The IoT environments are dynamic and heterogeneous, and fluctuations in node density, energy levels, and communication patterns are common. There are adaptive mechanisms within ECPF to dynamically adapt to the changing network conditions, such as fuzzy clustering and PSO-based optimization. To adapt to changing environments while operating at an optimum level, ECPF can closely examine the network parameters and dynamically adjust the clustering and routing decision-making process. In actual IoT deployments, there will be node failures due to hardware problems, environmental factors, lack of power, etc. ECPF uses a number of fault-tolerant mechanisms to deal with the issue of node failure. For example, redundant routing paths and dynamic CH re-election schemes are in place in the case of node failure. When there is a failure of the CH node, an elected new CH will be performed by neighboring nodes through distributed means to ensure that the data transmission and network operation remains intact.

Conclusions

In the field of IoT design, sensor nodes effectively collect environmental data and transmit it to a central BS. However, such objects often have limited resources, particularly in terms of power supply. The energy consumption of these sensing devices needs to be managed effectively to extend the lifespan of the network. To address this challenge, the paper proposed a hybrid energy-aware routing method called ECPF. ECPF combines two techniques: the PSO algorithm and fuzzy clustering. The initial clustering of nodes is accomplished by fuzzy clustering, which groups them based on a variety of characteristics. Conversely, the enhanced PSO algorithm is utilized to pick CHs. The enhanced PSO algorithm incorporates a fitness function that takes into account three crucial factors: optimal energy use, the distances between CH and BS, and the distances between cluster members and their respective CH nodes. By optimizing these factors, the algorithm selects efficient CHs. ECPF significantly improves performance metrics, including throughput, packet delivery rate, network lifetime, and energy consumption. These enhancements indicate that ECPF effectively manages energy consumption and extends the overall longevity of the IoT network.
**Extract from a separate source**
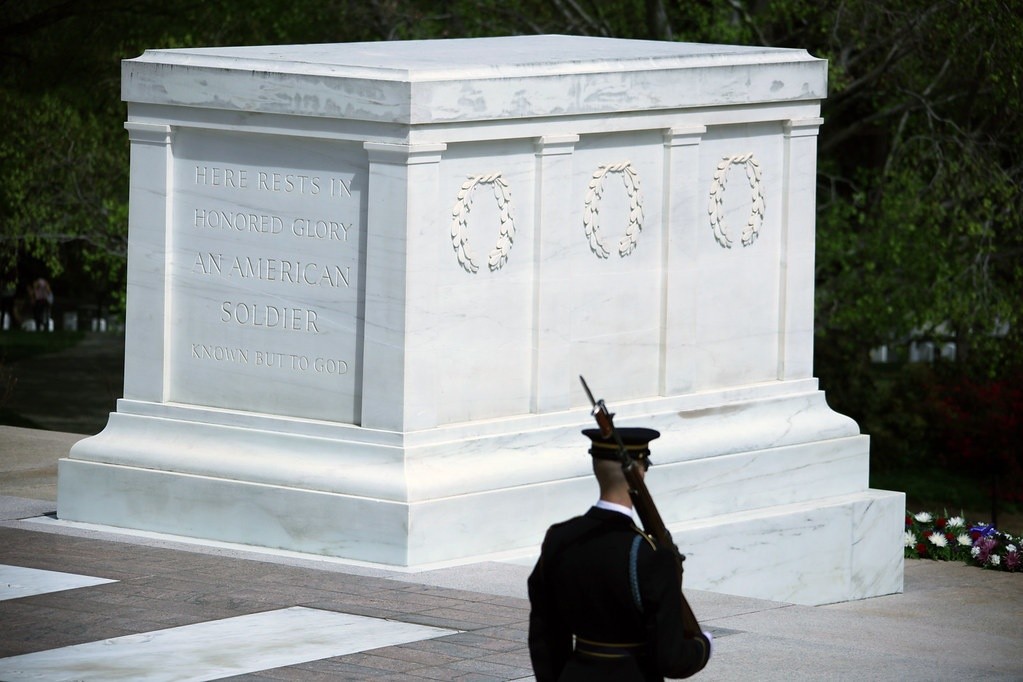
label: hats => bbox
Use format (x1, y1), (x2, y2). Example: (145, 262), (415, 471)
(581, 428), (660, 466)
Our research has made considerable developments in energy consumption and network performance measures. This opens up new possibilities for further exploration in the realm of IoT design and energy-efficient routing. Firstly, it is required to thoroughly analyze the capability of the ECPF technique to adapt to dynamic network settings. This involves exploring adaptive methods that can dynamically modify clustering and routing techniques in response to variations in network topology and environmental conditions. Furthermore, the ECPF framework can enhance its autonomy and decision-making capabilities by incorporating machine learning methods like reinforcement learning. This enhancement would result in more efficient resource allocation and routing choices. Also, expanding the evaluation methodology to encompass real-life applications and other IoT situations would provide significant perspectives on the feasibility of the suggested strategy in different fields. By considering these possible future directions, progress in energy-efficient and scalable routing for IoT networks may be driven, ultimately enhancing the sustainability and longevity of IoT infrastructures.